Seitenauszug

☆ ☆ ☆

BSZ Nun zu Ihrem Projekt „City of Wood“. Wie sind Sie darauf gekommen, in Bad Aibling eine Stadt aus Holz zu bauen? Und warum ausgerechnet Holz als Baustoff?
Böhm Wir haben 2005 das Areal gekauft. Da unsere Kunden die großen Wohnimmobilienbesitzer sind, haben wir in diesem Zusammenhang auch Quartiere gesehen, die einem Ghetto gleichkamen. Da kam uns die Idee, zu zeigen, dass es auch anders geht. Zudem macht es ab einer gewissen Unternehmensgröße Sinn, offen sichtbar zu machen, was man selber tut. Das dient dem Kerngeschäft. B & O ergriff daher die Chance, sich auf dem 70 Hektar großen Areal eine unternehmerische Heimat zu bauen und zu zeigen, wie Wohnungsbau auch gehen könnte.
BSZ Und warum aus Holz?
Böhm Oberbayern ist ein Holz- und Zimmererland, die Hochschule Rosenheim ist Holz affin. Aber darüber hinaus hatte es auch einen unternehmerischen Grund. So wie wir den Prozess bei der Wohnungsbewirtschaftung gedreht haben, meinen wir, können wir auch den Prozess am Bauen drehen, vor allem das Bauen zu industrialisieren, den Vorfertigungsgrad zu erhöhen. Bei einem vernünftigen Vorfertigungsgrad kann man pro Tag eine Etage erstellen. Insbesondere Holz eignet sich gut für die Vorfertigung. Außerdem eignet sich die Holz- beziehungsweise Holz-Hybrid-Bauweise ausgezeichnet, um Prozesse zu optimieren.
BSZ Muss es der reine, pure Holzbau sein?
Böhm Nein, muss es nicht. Wir bauen Gebäude in Holz-Hybrid-Bauweise. Da wir ja eigentlich nicht aus dem Bauhauptgewerbe kommen, sondern vielmehr von den Reparaturen leben, war es uns ein Anliegen, zu sagen, wenn wir schon in den Bau einsteigen, dann nur, wenn uns was anderes einfällt, wenn wir die Prozesse ändern. Und das glaube ich ist uns mit der „City of Wood“ schon gelungen.
BSZ Herr Böhm, was verbirgt sich hinter der Stadt aus Holz?

☆ ☆ ☆

Extrahierte Dateneinträge
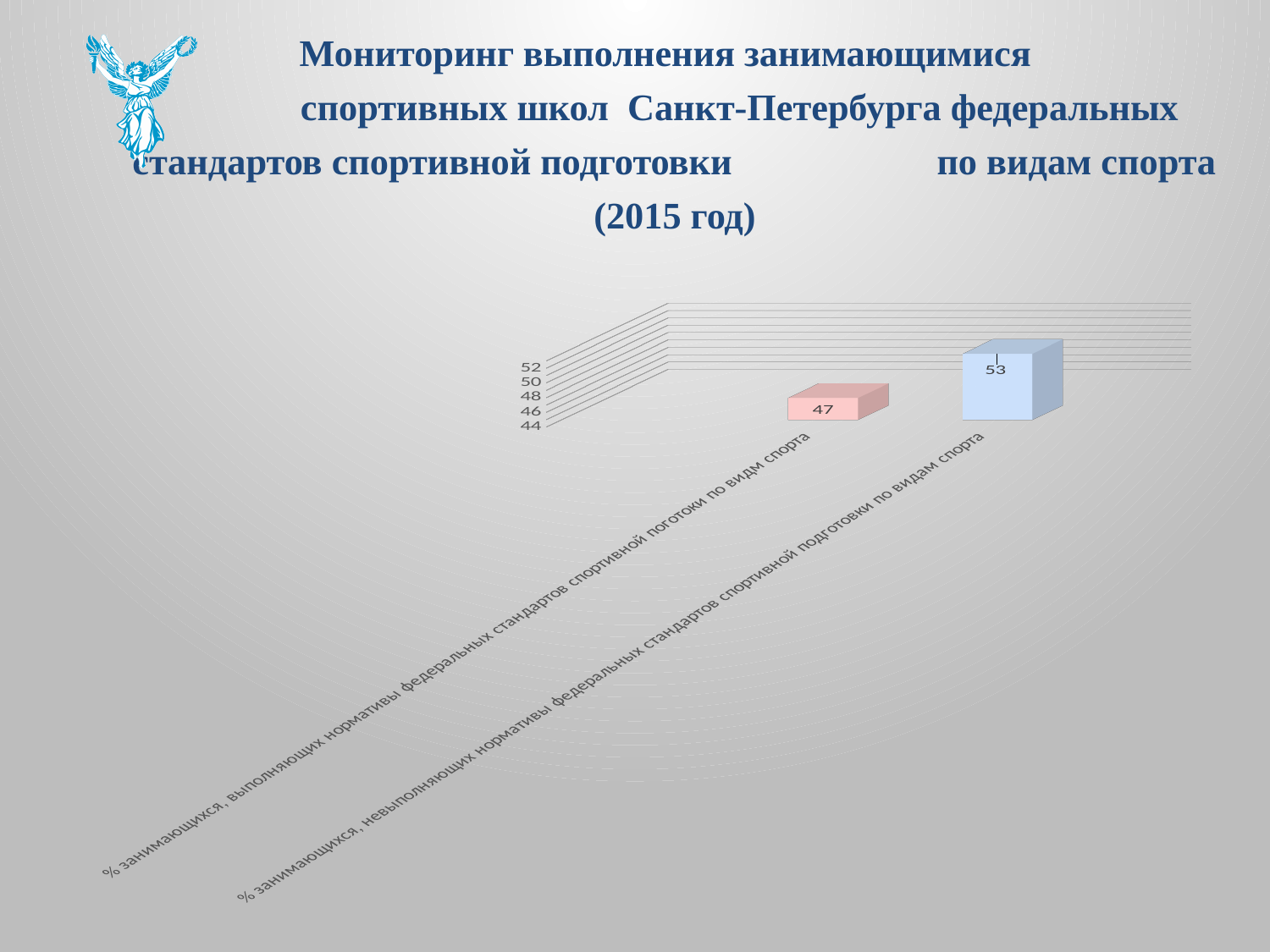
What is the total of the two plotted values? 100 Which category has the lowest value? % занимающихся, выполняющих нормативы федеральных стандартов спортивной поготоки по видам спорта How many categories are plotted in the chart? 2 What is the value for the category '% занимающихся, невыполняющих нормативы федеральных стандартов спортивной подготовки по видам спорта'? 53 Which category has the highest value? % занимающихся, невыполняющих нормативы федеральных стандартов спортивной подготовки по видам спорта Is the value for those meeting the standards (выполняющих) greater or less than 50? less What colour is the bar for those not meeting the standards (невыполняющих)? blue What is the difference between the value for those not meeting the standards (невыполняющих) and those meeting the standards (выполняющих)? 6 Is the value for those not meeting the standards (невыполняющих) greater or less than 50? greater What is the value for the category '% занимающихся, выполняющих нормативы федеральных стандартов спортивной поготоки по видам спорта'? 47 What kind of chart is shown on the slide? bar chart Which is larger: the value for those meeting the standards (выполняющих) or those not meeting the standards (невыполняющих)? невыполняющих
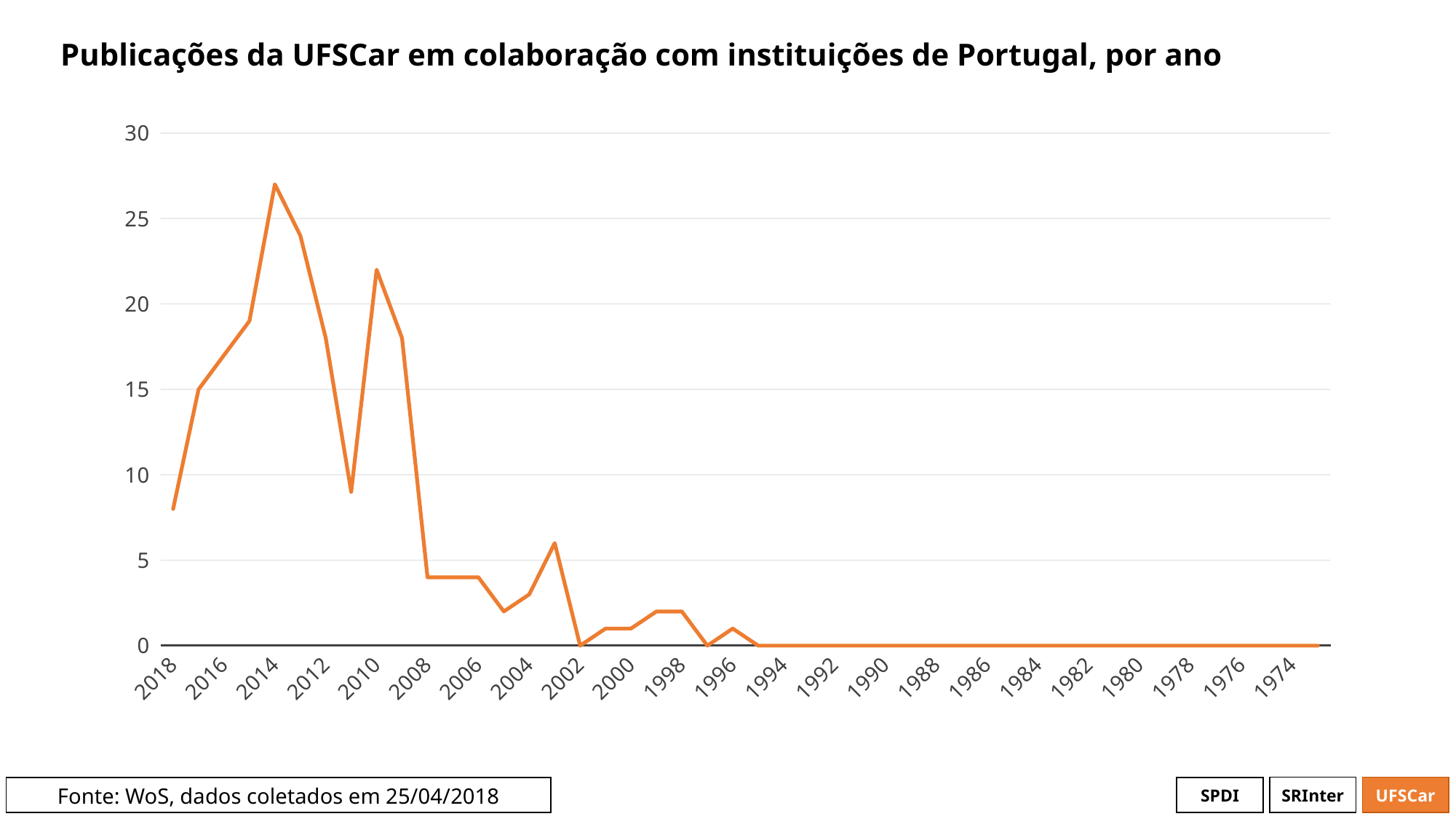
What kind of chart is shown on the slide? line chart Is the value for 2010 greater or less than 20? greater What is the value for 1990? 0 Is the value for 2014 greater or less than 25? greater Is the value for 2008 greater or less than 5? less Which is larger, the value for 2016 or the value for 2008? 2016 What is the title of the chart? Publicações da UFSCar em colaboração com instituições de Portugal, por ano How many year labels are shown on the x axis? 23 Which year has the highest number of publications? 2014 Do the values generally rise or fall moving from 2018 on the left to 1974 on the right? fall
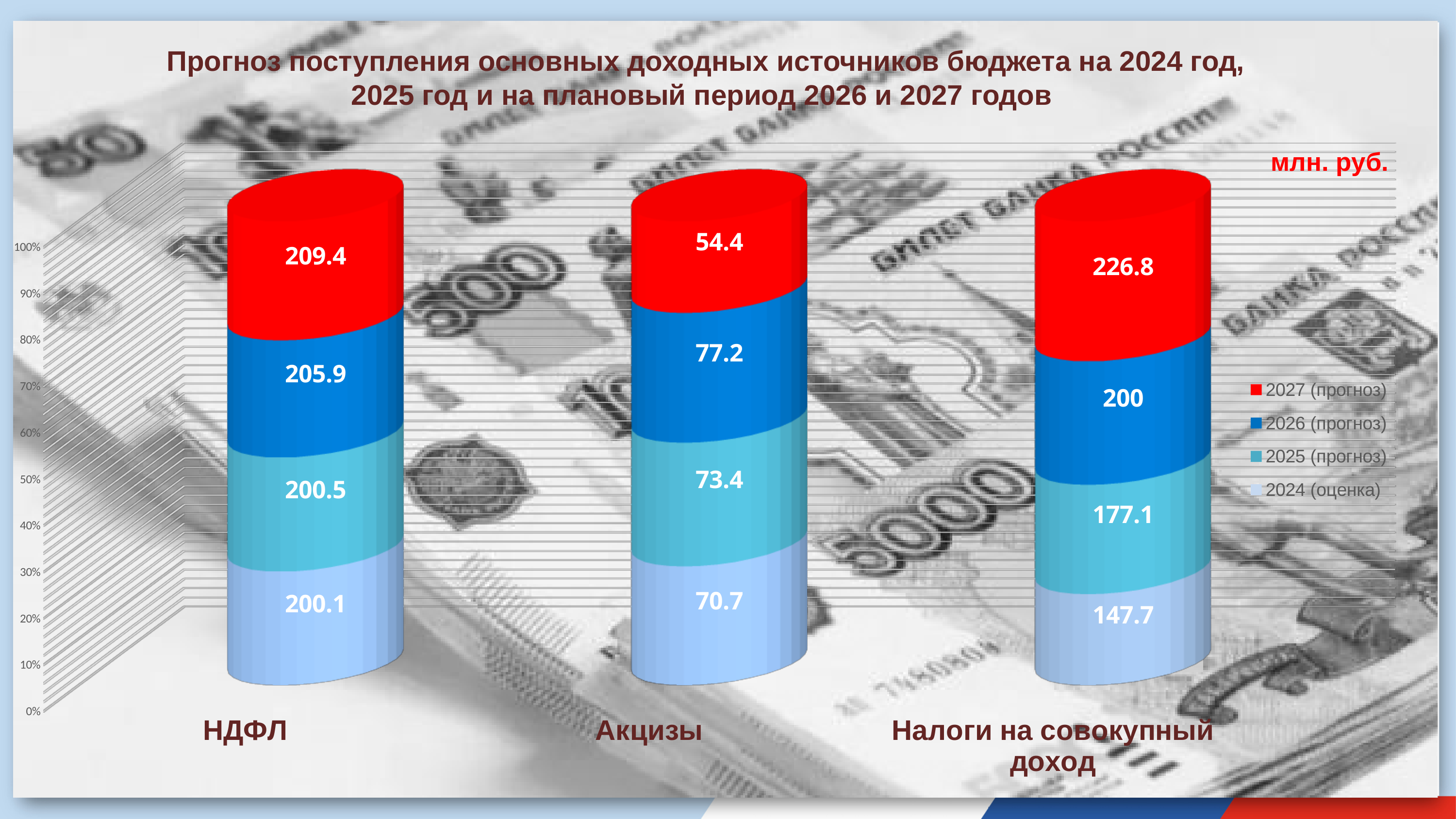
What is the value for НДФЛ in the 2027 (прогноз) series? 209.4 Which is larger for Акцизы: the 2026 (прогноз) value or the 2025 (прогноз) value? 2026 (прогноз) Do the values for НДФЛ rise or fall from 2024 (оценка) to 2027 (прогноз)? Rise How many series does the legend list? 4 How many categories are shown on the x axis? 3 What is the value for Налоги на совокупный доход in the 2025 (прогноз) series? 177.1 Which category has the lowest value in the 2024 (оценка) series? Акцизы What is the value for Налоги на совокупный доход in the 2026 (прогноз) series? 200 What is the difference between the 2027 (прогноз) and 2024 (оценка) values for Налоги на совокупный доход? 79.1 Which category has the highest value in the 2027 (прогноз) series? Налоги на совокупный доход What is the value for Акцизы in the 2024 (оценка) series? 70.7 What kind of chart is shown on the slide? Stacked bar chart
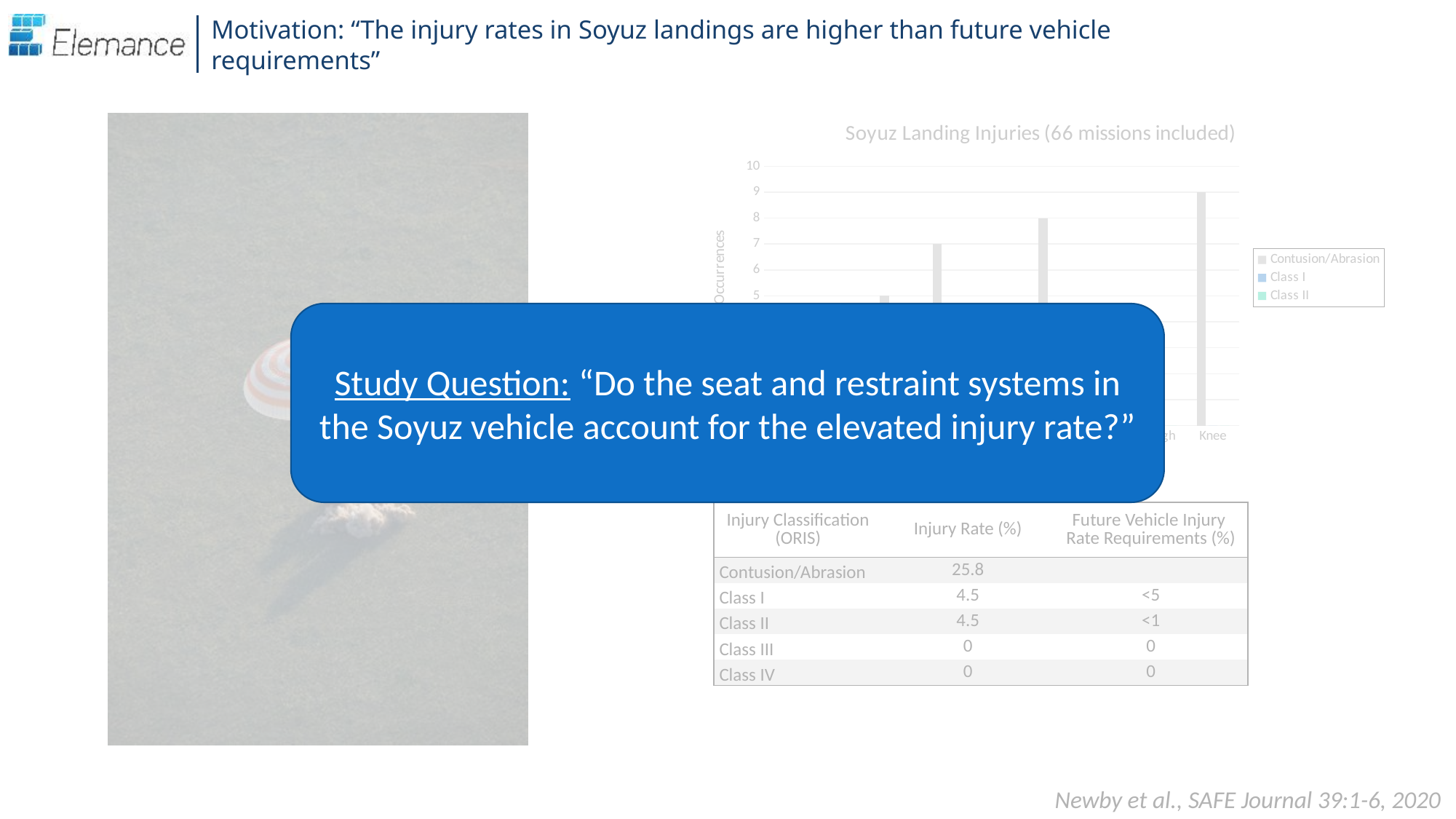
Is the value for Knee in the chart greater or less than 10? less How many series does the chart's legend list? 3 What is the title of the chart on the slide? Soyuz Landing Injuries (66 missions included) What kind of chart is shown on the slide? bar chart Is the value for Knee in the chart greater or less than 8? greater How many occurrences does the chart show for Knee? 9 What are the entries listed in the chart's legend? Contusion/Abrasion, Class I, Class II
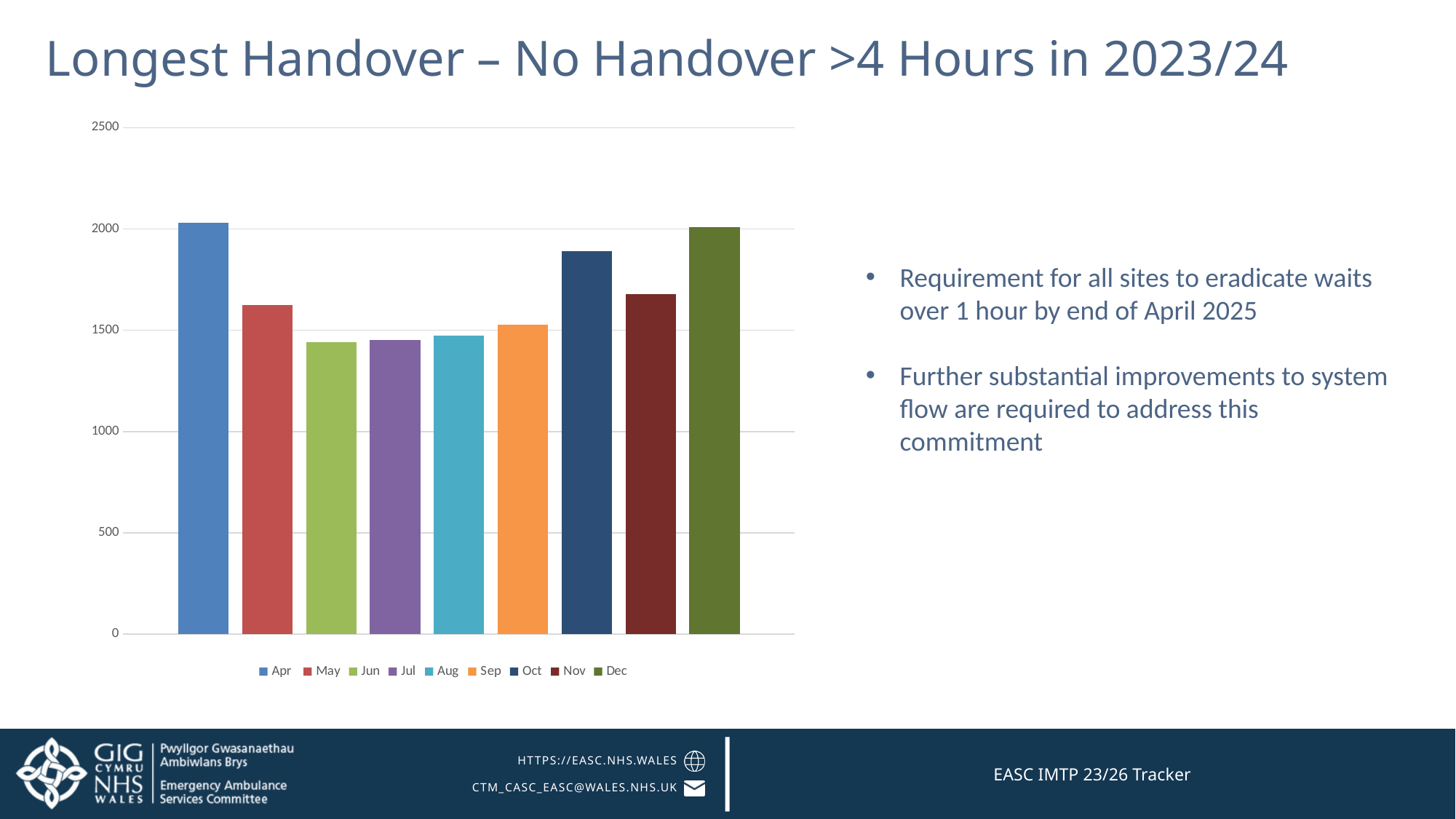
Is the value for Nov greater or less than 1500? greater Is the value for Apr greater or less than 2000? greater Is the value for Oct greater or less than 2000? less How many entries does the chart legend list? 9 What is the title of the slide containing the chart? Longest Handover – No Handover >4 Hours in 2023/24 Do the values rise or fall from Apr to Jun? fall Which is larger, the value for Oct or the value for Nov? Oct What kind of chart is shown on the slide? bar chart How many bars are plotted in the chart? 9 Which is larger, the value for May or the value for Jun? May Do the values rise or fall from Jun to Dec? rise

☆ ☆ ☆

Fragen zum Material
1) Schreiben Sie aus dem Interview zur „City of Wood“ alles von „BSZ Muss es“ bis hinunter zu „Stadt aus Holz?“ wortgetreu ab.
2) Geben Sie aus den Datensätzen alles von der Zeile mit „I, Class II“ einschließlich dieser Zeile bis hinunter zum Ende der Datensätze unverändert wieder. Lassen Sie dabei die Bilder weg.

Ergebnisse je Aufgabe
1)
BSZ Muss es der reine, pure Holzbau sein?
Böhm Nein, muss es nicht. Wir bauen Gebäude in Holz-Hybrid-Bauweise. Da wir ja eigentlich nicht aus dem Bauhauptgewerbe kommen, sondern vielmehr von den Reparaturen leben, war es uns ein Anliegen, zu sagen, wenn wir schon in den Bau einsteigen, dann nur, wenn uns was anderes einfällt, wenn wir die Prozesse ändern. Und das glaube ich ist uns mit der „City of Wood“ schon gelungen.
BSZ Herr Böhm, was verbirgt sich hinter der Stadt aus Holz?

2)
Is the value for Knee in the chart greater or less than 10? less How many series does the chart's legend list? 3 What is the title of the chart on the slide? Soyuz Landing Injuries (66 missions included) What kind of chart is shown on the slide? bar chart Is the value for Knee in the chart greater or less than 8? greater How many occurrences does the chart show for Knee? 9 What are the entries listed in the chart's legend? Contusion/Abrasion, Class I, Class II
Is the value for Nov greater or less than 1500? greater Is the value for Apr greater or less than 2000? greater Is the value for Oct greater or less than 2000? less How many entries does the chart legend list? 9 What is the title of the slide containing the chart? Longest Handover – No Handover >4 Hours in 2023/24 Do the values rise or fall from Apr to Jun? fall Which is larger, the value for Oct or the value for Nov? Oct What kind of chart is shown on the slide? bar chart How many bars are plotted in the chart? 9 Which is larger, the value for May or the value for Jun? May Do the values rise or fall from Jun to Dec? rise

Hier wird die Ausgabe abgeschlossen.